Y. Bucaille : Nous avons toujours plein de rêves… mais, concrètement, trois objectifs nous animent : montrer, par l’exemple, que ça fonctionne dans la durée ; devenir une alternative sociale de référence qui donne du sens ; à partir de ces deux premiers objectifs, nous développer en France et à l’étranger. Nous avons aujourd’hui 1 500 demandes d’ouverture de Café Joyeux ! Tiens, j’ajoute un dernier objectif : donner envie à d’autres de faire pareil dans d’autres secteurs ou dans le même… Ce qu’on fait est une goutte à côté de ce qu’il y a à faire. Je rêve qu’il y en ait beaucoup d’autres qui se lancent aussi.

Pourquoi avoir choisi une structure commerciale plutôt qu’associative pour réaliser ce projet ?

Y. Bucaille : Justement parce que le but est de montrer que nous sommes dans le monde, comme les autres. Je n’ai pas envie que les gens disent : « Oui mais oh, c’est une asso ! » Nous sommes une entreprise et nous répondons aux mêmes exigences que la concurrence. Nous payons nos impôts, nos taxes et nos charges comme tout le monde… Du coup, nous nous soumettons à la recherche de la qualité avec les mêmes contraintes ; c’est le meilleur service qu’on puisse rendre aux équipiers et équipières de Café Joyeux.

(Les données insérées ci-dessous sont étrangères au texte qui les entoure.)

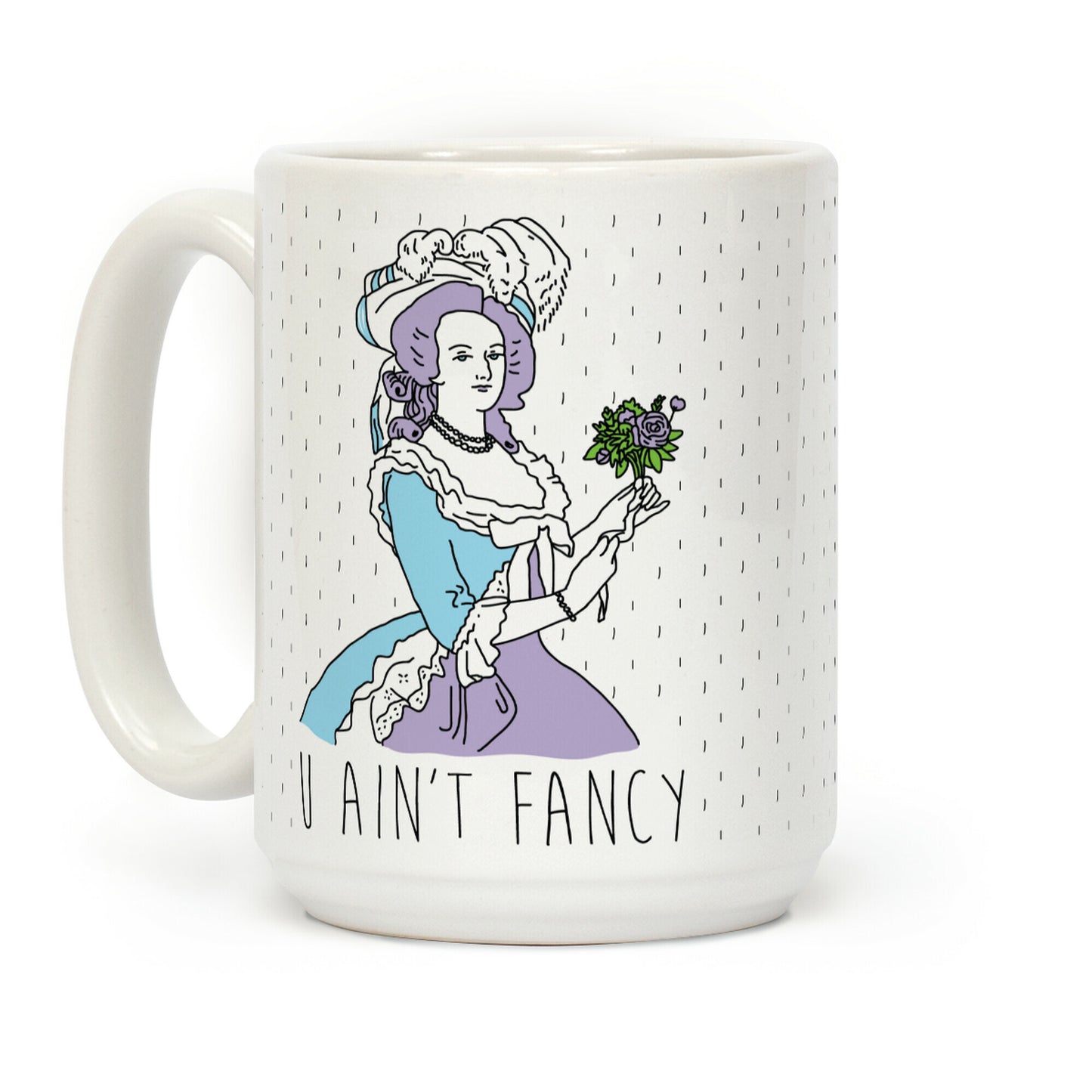 U Ain't Fancy Coffee Mug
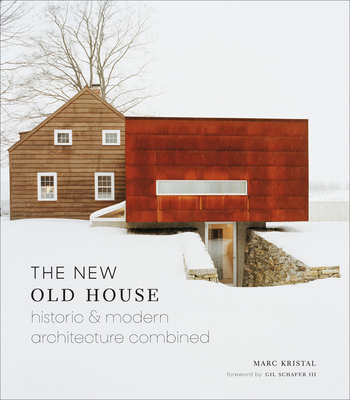 Cover of The New Old House: Historic & Modern Architecture Combined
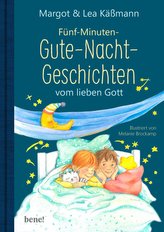 Gute-Nacht-Geschichten vom lieben Gott - 5-Minuten-Geschichten und Einschlaf-Rituale für Kinder ab 4 Jahren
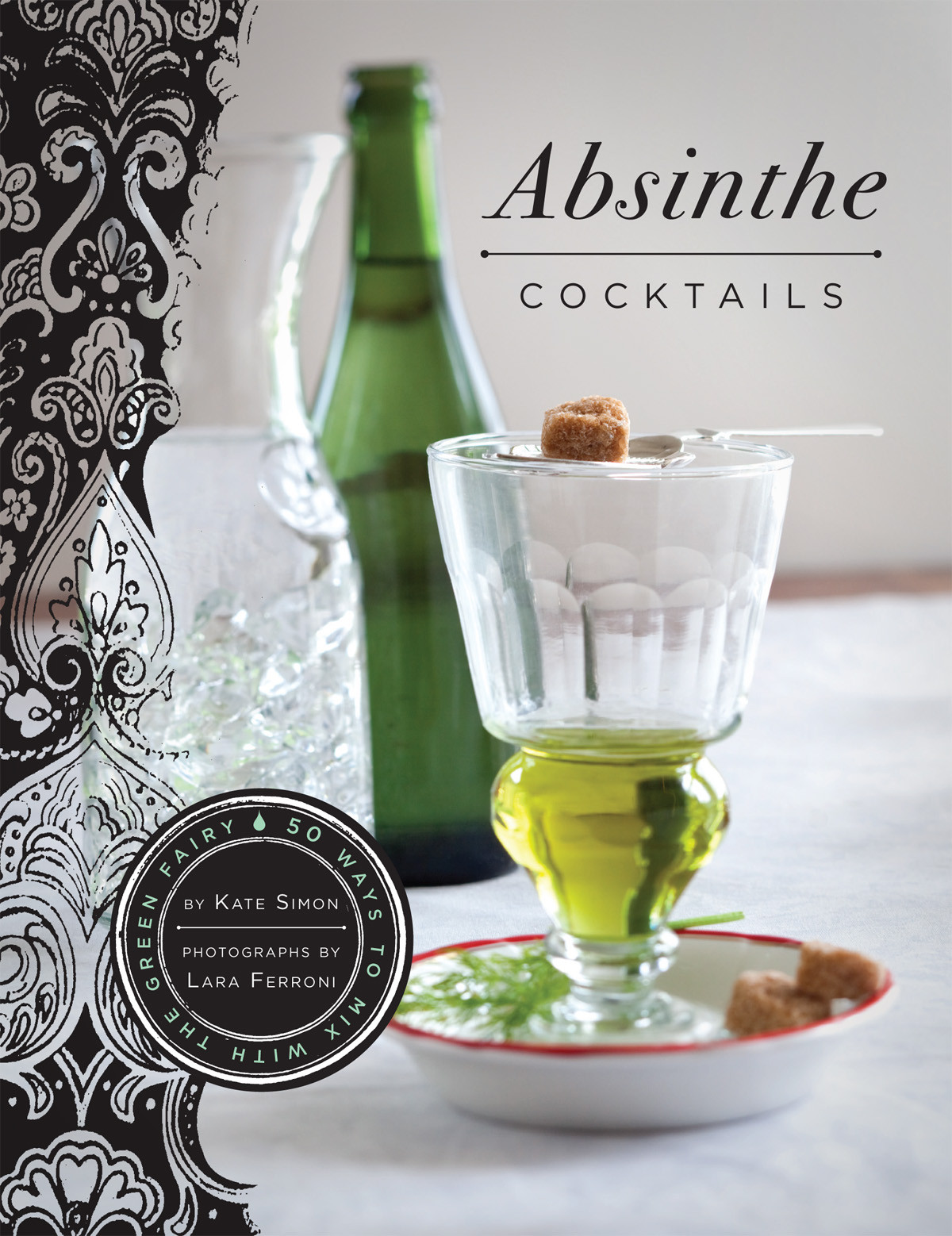 Absinthe Cocktails Kate Simon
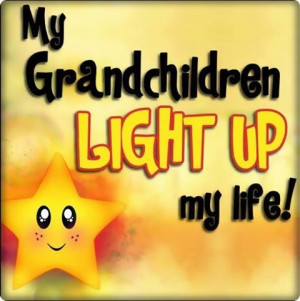 Love My Grandkids Quotes My grandchildren light up my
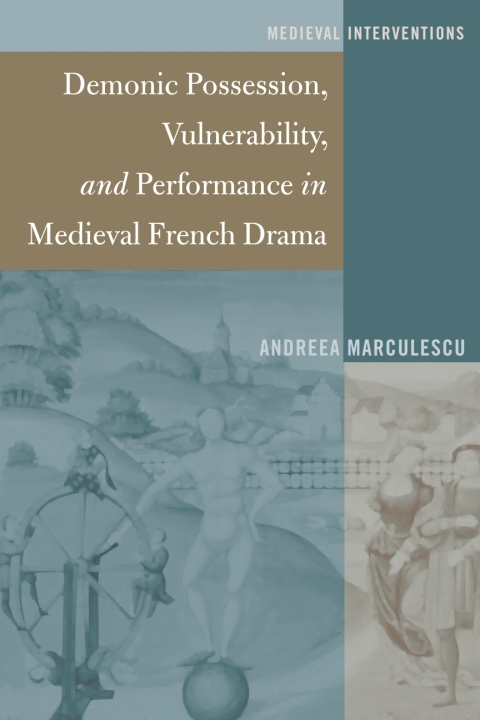 Cover image for book Demonic Possession, Vulnerability, and Performance in Medieval French Drama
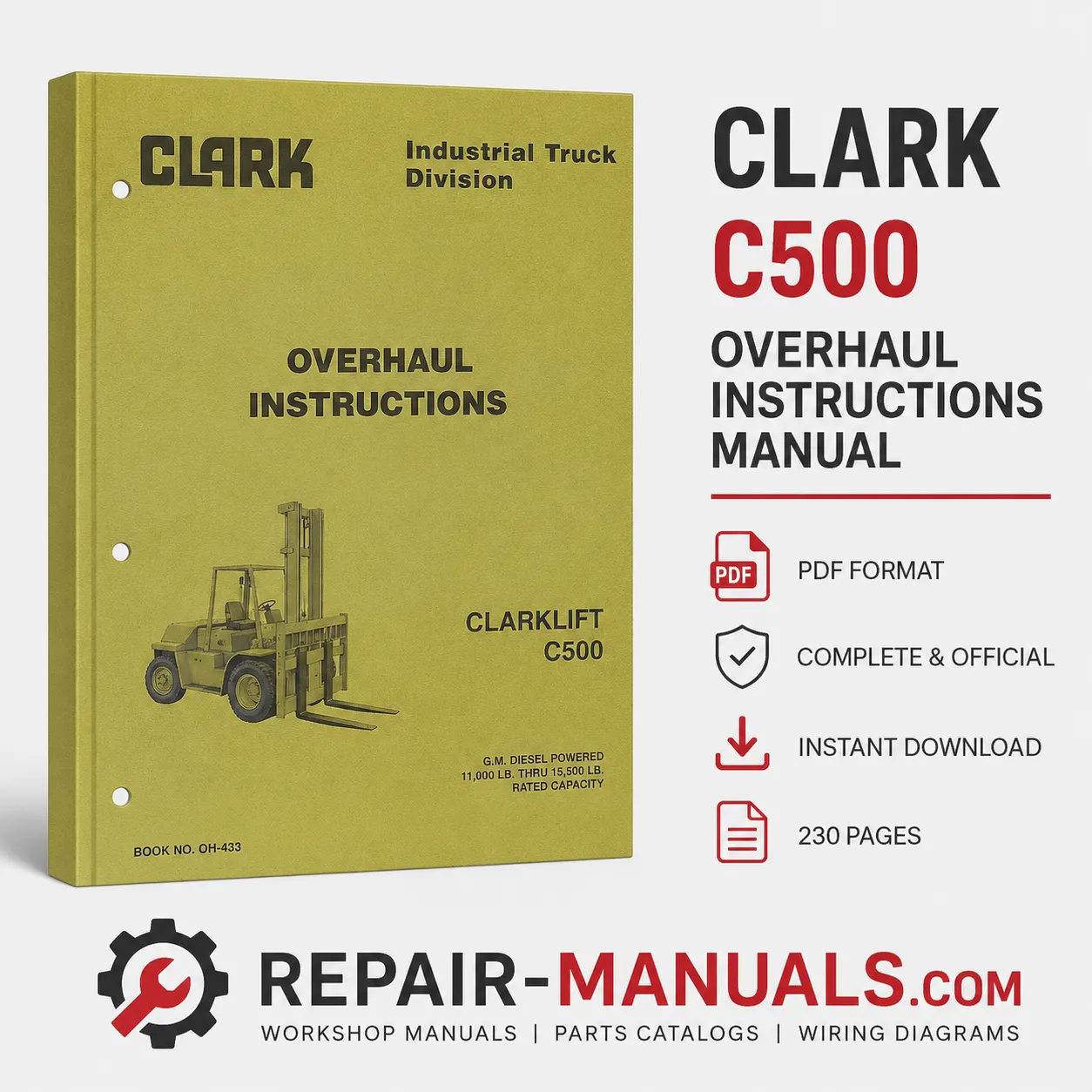 CLARK C500 OH-433 Overhaul Instructions Manual PDF for 11000 to 15500 lb Diesel Forklift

Il semble que vous ayez le projet d’installer des Café Joyeux au sein des entreprises ?

Y. Bucaille : Nous avons déjà commencé à lancer des Café Joyeux inside. Ce sont des Café Joyeux avec pignon non pas sur rue mais sur bureaux ! Ça marche hyper bien. Les équipiers et équipières ont le sentiment de faire partie de la même boîte que toutes les personnes qui viennent déjeuner. Ça change tout !

Pour vous, c’est quoi, la réussite ?

Y. Bucaille : D’avoir fait sa part. La réussite, pour moi, ce sera d’avoir contribué à rendre le monde un petit peu meilleur et plus joyeux, en faisant mon possible.

Dernière question : à qui voulez-vous dédier cette interview ?

Y. Bucaille : Aux équipes et d’abord à nos skippers encadrants managers, cuisiniers, formateurs, qui accompagnent nos équipiers en situation de handicap vers le travail, qui se lèvent chaque jour pour les faire progresser, tout en assurant le service à des centaines de convives. Café Joyeux c’est tout un équipage ultra engagé qui rend l’impossible possible.